Markus Buehler, the Jerry McAfee Professor in Engineering said, “Understanding the structure of this molecule is not only important in the context of disease but can also enable us to translate the knowledge from this biomaterial to synthetic polymers, which can be designed to meet certain engineering needs. Engineering the balance of order and disorder in the context of desired properties could open doors to new designer materials.”
Scientists used a technique that includes molecular dynamics modeling and simulation. The approach consolidates taking a gander at “the global structure of the molecule, to consider the general outline” into which the molecular structure must fit. At that point, they look in detail at local, auxiliary structures inside the molecule, which were separated from a lot of information in the scientific literature from experimental work.
Buehler said, “More generally, I think this approach is applicable to large molecules with a high degree of disorder — and by some estimates, half of the proteins in your body contain regions with a high degree of disorder. This can be a very powerful framework for looking at many kinds of [biological] systems.”
The results appear this week in the Proceedings of the National Academy of Sciences in a paper by Markus Buehler, the Jerry McAfee Professor in Engineering and head of the MIT Department of Civil and Environmental Engineering; Anna Tarakanova PhD ’17, an MIT postdoc; and three others at the University of Sydney and the University of Manchester.

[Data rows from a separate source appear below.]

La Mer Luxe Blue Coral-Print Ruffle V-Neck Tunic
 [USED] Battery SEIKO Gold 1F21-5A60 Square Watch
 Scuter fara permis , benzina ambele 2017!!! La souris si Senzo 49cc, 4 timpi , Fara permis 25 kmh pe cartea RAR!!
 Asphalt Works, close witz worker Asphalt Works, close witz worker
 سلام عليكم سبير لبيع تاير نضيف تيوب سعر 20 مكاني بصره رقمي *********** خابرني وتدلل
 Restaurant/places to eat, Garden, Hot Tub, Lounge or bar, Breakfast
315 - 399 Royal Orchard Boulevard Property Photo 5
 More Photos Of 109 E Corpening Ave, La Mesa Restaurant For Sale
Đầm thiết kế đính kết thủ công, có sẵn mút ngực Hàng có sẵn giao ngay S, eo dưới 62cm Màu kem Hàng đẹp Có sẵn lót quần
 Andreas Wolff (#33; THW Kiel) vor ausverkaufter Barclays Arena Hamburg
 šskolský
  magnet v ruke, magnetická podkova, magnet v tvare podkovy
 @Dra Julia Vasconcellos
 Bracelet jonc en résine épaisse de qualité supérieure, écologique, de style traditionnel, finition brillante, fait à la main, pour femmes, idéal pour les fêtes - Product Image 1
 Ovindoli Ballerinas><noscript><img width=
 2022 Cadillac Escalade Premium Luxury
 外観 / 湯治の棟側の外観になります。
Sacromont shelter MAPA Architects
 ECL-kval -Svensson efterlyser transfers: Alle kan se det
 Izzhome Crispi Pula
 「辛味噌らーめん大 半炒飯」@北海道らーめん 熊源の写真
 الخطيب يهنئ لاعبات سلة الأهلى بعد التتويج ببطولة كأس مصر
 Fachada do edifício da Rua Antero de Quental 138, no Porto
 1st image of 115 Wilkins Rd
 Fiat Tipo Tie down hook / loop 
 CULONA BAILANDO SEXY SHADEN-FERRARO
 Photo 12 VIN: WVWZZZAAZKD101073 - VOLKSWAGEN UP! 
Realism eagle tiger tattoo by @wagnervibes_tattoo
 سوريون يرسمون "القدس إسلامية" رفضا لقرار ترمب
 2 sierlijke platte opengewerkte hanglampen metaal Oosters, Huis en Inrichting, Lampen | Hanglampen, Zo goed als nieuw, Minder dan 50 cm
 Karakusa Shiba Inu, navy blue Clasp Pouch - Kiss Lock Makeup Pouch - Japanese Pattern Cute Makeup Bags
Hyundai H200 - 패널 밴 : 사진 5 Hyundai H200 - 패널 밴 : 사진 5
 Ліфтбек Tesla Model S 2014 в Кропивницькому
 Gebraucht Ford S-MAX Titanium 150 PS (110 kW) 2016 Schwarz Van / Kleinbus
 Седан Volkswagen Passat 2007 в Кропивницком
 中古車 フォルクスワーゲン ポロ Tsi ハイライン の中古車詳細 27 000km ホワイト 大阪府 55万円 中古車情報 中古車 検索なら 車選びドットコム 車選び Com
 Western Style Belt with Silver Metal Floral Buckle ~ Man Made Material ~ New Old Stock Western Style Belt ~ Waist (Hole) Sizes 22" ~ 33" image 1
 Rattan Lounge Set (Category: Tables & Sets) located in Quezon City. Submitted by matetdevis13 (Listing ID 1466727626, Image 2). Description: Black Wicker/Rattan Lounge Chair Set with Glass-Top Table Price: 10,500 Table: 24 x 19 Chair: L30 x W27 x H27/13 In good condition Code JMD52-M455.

Zsolt Urban, an associate professor of human genetics at the University of Pittsburgh said, “Elastin is necessary for the proper working of stretchy organs such as blood vessels, heart valves, and lungs. However, the full structure of tropoelastin was unknown until now. Scientists now have solved the structure of tropoelastin at the resolution of atoms. This is a remarkable feat given that tropoelastin consists of more than 8,000 atoms.”
The research team also included postdoc Giselle Yeo and professor of biochemistry Anthony Weiss at the University of Sydney, Australia, and professor of biochemistry Clair Baldock at the University of Manchester, in the U.K. The work was supported by the National Institutes of Health, the Office of Naval Research, the National Science Foundation, the Australian Research Council, and the Wellcome Trust.